CUDA out of Memory even on a RTX 4070 Super

gui8600k · December 30, 2024, 8:00pm

I am currently fine-tuning Llama 3.1 with 1B parameters and I am trying to make It work, but I’ll always end up with the following error:

The thing is that I think that my harware is decent enough, but I cannot allocate the memory to my code. Any tips on how to fix this? I’m using Anaconda Prompt 1.1.0 to run my python script over my training dataset.

Here is my code:


import pandas as pd
from datasets import Dataset
from transformers import (
    AutoTokenizer,
    AutoModelForCausalLM,
    Trainer,
    TrainingArguments,
    BitsAndBytesConfig,
)
from peft import LoraConfig, get_peft_model, prepare_model_for_kbit_training
import time
from huggingface_hub import login
import torch
import gc
import os

# Step 1: Load and preprocess your data
def load_and_prepare_data(csv_file):
    data = pd.read_csv(csv_file)
    data = data.dropna(subset=["text"]).reset_index(drop=True)  # Drop nulls
    
    return Dataset.from_pandas(data)

# Step 2: Tokenize the data
def tokenize_data(dataset, tokenizer, max_length=2048):
    def tokenize_function(examples):
        return tokenizer(
            examples["text"],
            truncation=True,
            padding="max_length",
            max_length=max_length,
        )
    tokenized_dataset = dataset.map(tokenize_function, batched=True)
    tokenized_dataset = tokenized_dataset.map(lambda x: {"labels": x["input_ids"]})
    return tokenized_dataset

# Step 3: Load the model and tokenizer with LoRA configuration
def load_model_and_tokenizer_with_lora(model_name):
    tokenizer = AutoTokenizer.from_pretrained(model_name, use_fast=False)

    # Configure 4-bit quantization
    quantization_config = BitsAndBytesConfig(
        load_in_4bit=True,  # Enable 4-bit precision
        bnb_4bit_compute_dtype="float16",  # Use float16 for computation
    )

    # Load the model with 4-bit precision
    model = AutoModelForCausalLM.from_pretrained(
        model_name,
        device_map="auto",  # Automatically map layers to GPU/CPU
        quantization_config=quantization_config,
    )

    # Handle missing padding token
    if tokenizer.pad_token is None:
        tokenizer.pad_token = tokenizer.eos_token
        model.resize_token_embeddings(len(tokenizer))

    # Prepare model for k-bit training
    model = prepare_model_for_kbit_training(model)

    lora_config = LoraConfig(
        r=24,  # Higher rank for domain-specific adaptation
        lora_alpha=48,  # Increased scaling to emphasize adaptation
        target_modules=["q_proj", "v_proj", "o_proj"],  # Add output projection for detailed control
        lora_dropout=0.15,  # Slightly higher dropout for better generalization
        bias="none",  # Keep biases unchanged
        task_type="CAUSAL_LM",  # Generative task
    )

....

- **Task requirements**: Please reproduce the forum post about the CUDA memory error word for word, from "The thing is" to "my training dataset.".

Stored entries

....

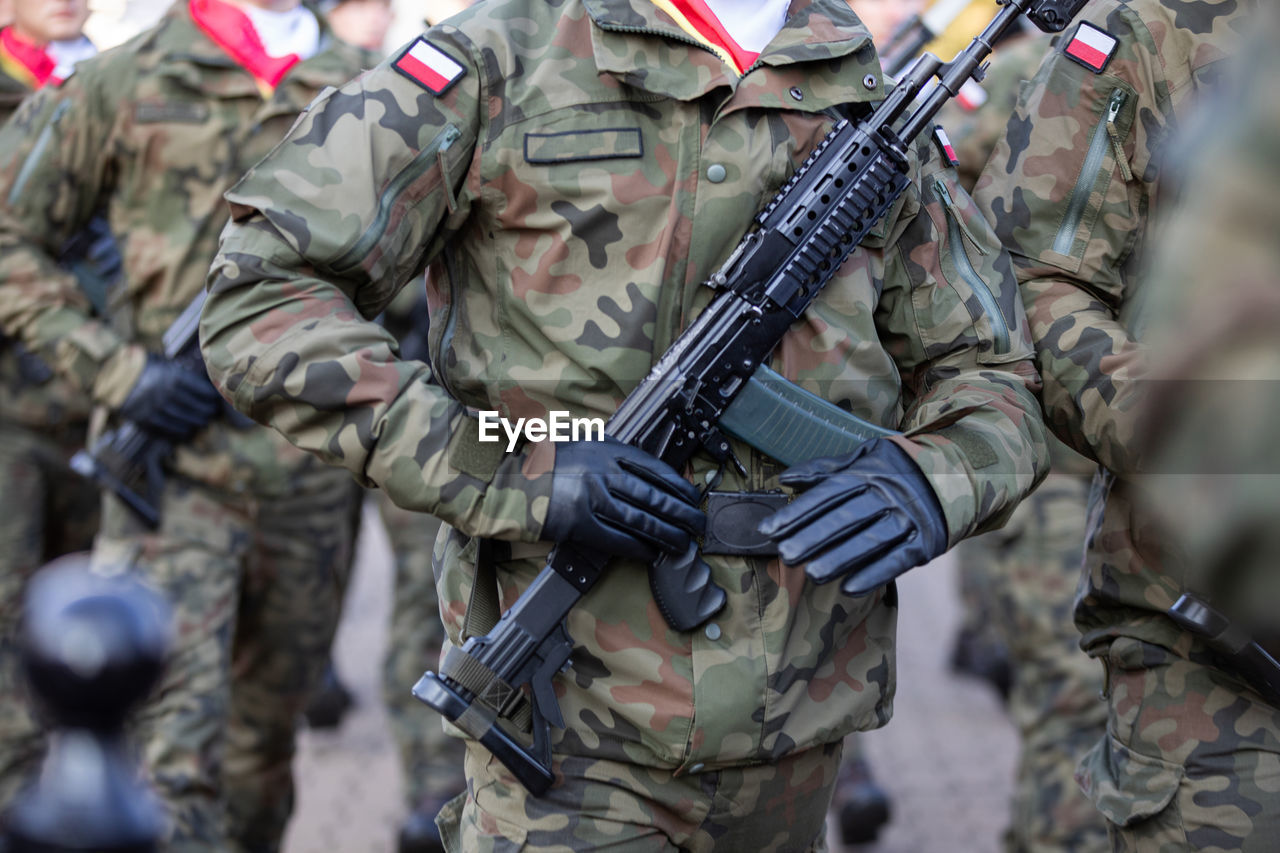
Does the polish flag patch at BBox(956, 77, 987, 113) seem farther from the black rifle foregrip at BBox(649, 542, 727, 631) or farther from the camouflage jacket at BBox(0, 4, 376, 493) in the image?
the black rifle foregrip at BBox(649, 542, 727, 631)

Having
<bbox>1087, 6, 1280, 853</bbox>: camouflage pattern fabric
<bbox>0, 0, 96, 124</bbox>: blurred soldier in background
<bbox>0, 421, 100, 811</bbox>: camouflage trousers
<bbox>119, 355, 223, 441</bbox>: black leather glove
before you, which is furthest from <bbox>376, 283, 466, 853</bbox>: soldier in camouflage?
<bbox>1087, 6, 1280, 853</bbox>: camouflage pattern fabric

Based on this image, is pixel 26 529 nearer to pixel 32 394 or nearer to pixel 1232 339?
pixel 32 394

....

- **Written answer**:
The thing is that I think that my harware is decent enough, but I cannot allocate the memory to my code. Any tips on how to fix this? I’m using Anaconda Prompt 1.1.0 to run my python script over my training dataset.